ProShares UltraShort Russell 2000 ETF
The iShares MSCI Turkey Investable Market ETF (NYSEARCA: TUR) has increased more than 2,300% since the start of 2009. However, the ProShares UltraShort Russell 2000 ETF (NYSEARCA: UBSH) has only increased about 800% over the same period. UBSH has been on a decline since the start of 2015, posting a decline of more than 7% during the past six months. During the past six months, the iShares MSCI Turkey Investable Market ETF has fallen from its 52-week high of $16.00. The ETF is up for the year, posting a gain of 12.8% as of July 26. UBSH has had a rough start to 2016, posting a loss of 11.4% as of March 10.
PowerShares Dynamic Market Strategies Portfolio
The PowerShares Dynamic Market Strategies Portfolio (NYSEARCA: PDS) is designed to provide investors with the opportunity to participate in two market strategies.
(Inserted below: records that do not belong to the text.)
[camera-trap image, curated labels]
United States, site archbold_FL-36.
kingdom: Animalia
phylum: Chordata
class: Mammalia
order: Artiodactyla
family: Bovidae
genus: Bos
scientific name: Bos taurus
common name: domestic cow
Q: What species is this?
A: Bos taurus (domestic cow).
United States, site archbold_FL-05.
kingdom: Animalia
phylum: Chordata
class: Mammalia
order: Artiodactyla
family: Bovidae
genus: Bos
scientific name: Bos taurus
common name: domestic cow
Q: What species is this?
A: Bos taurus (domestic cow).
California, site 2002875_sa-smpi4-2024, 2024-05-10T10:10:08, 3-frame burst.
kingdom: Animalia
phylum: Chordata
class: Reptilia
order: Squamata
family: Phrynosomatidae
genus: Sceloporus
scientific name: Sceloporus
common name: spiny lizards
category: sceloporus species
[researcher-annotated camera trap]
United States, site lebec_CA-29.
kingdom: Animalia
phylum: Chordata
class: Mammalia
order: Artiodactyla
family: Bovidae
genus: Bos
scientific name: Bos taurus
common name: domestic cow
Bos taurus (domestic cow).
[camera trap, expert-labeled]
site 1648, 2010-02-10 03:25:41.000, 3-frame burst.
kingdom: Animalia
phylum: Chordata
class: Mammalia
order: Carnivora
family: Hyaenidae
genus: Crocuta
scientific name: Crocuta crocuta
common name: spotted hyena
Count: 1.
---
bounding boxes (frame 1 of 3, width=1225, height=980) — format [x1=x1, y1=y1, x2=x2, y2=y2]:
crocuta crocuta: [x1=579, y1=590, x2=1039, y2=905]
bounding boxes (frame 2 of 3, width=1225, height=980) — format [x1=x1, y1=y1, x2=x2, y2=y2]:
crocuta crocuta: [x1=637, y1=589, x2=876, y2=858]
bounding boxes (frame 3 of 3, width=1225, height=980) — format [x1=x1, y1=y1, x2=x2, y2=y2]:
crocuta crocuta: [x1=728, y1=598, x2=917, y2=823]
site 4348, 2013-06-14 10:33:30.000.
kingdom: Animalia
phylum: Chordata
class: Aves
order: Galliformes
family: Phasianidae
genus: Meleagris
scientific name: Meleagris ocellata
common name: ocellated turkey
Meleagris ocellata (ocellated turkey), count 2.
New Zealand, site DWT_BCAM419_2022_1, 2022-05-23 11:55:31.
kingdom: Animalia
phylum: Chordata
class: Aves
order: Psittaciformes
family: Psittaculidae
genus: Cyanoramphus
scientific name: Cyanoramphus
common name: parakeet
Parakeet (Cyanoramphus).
It is designed to provide the short equity strategy and the long volatility strategy. PDS has a short beta of 0.92, which means it will move slightly with the overall market. However, it has a very low volatility factor, which suggests it is less likely to swing in either direction. PDS has a low risk factor, which indicates it is not as likely to lose money over the short term.
Final Thoughts
It’s never too late to build a successful investment portfolio. It’s never too late to build a successful investment portfolio. As long as you’re alive, there will always be new opportunities to invest. In order to stay ahead of the competition, it’s important to periodically review your strategies and make adjustments as necessary. It’s also important to remember that no matter how good your investments are, there are always going to be times when they go down. This is simply a fact of life that you need to be prepared for.